Semiring Activation in Neural Networks

TL;DR

This paper introduces semiring-based nonlinear operators as trainable components in neural networks, expanding the algebraic framework and demonstrating their viability in various architectures through experimental validation.

Contribution

It presents a novel class of trainable nonlinear operators based on semirings, generalizing traditional activation functions and enabling new algebraic structures in neural network design.

Findings

Semiring operators can replace traditional activations in neural networks.

Semiring-based activations are viable in fully connected and convolutional neural networks.

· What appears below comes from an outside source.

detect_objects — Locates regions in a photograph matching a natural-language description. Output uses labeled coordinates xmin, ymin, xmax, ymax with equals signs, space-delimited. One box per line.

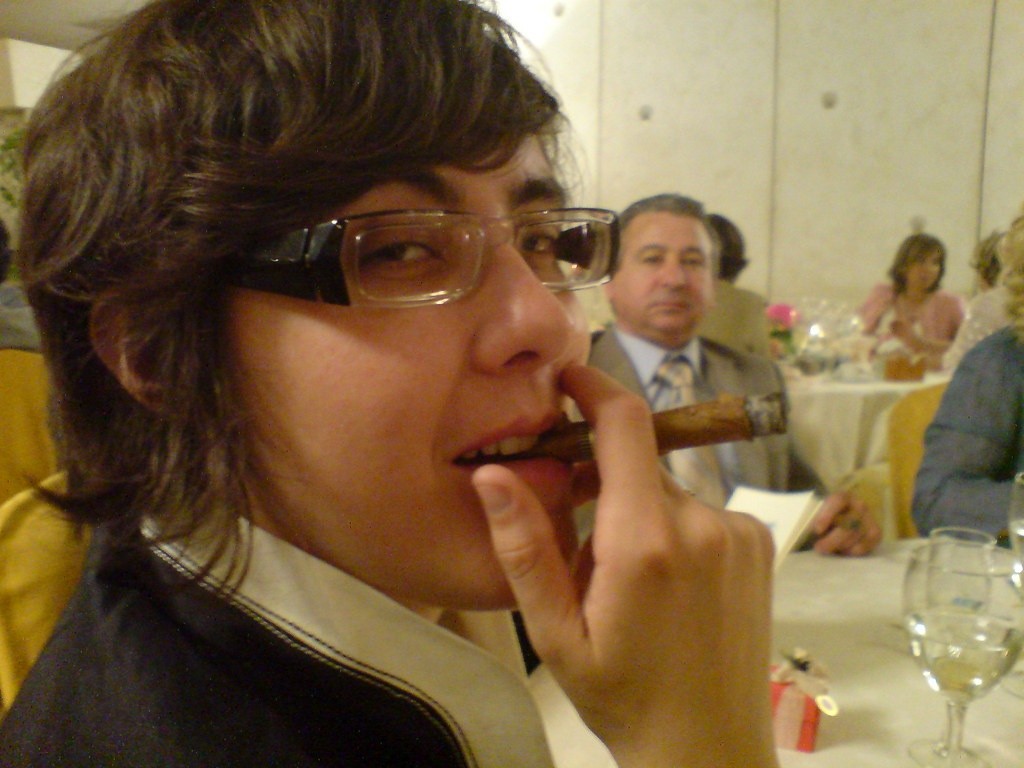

Trade-offs and challenges of using semiring activations are discussed.

Abstract

We introduce a class of trainable nonlinear operators based on semirings that are suitable for use in neural networks. These operators generalize the traditional alternation of linear operators with activation functions in neural networks. Semirings are algebraic structures that describe a generalised notation of linearity, greatly expanding the range of trainable operators that can be included in neural networks. In fact, max- or min-pooling operations are convolutions in the tropical semiring with a fixed kernel. We perform experiments where we replace the activation functions for trainable semiring-based operators to show that these are viable operations to include in fully connected as well as convolutional neural networks (ConvNeXt). We discuss some of the challenges of replacing traditional activation functions with trainable semiring activations and the trade-offs of doing so.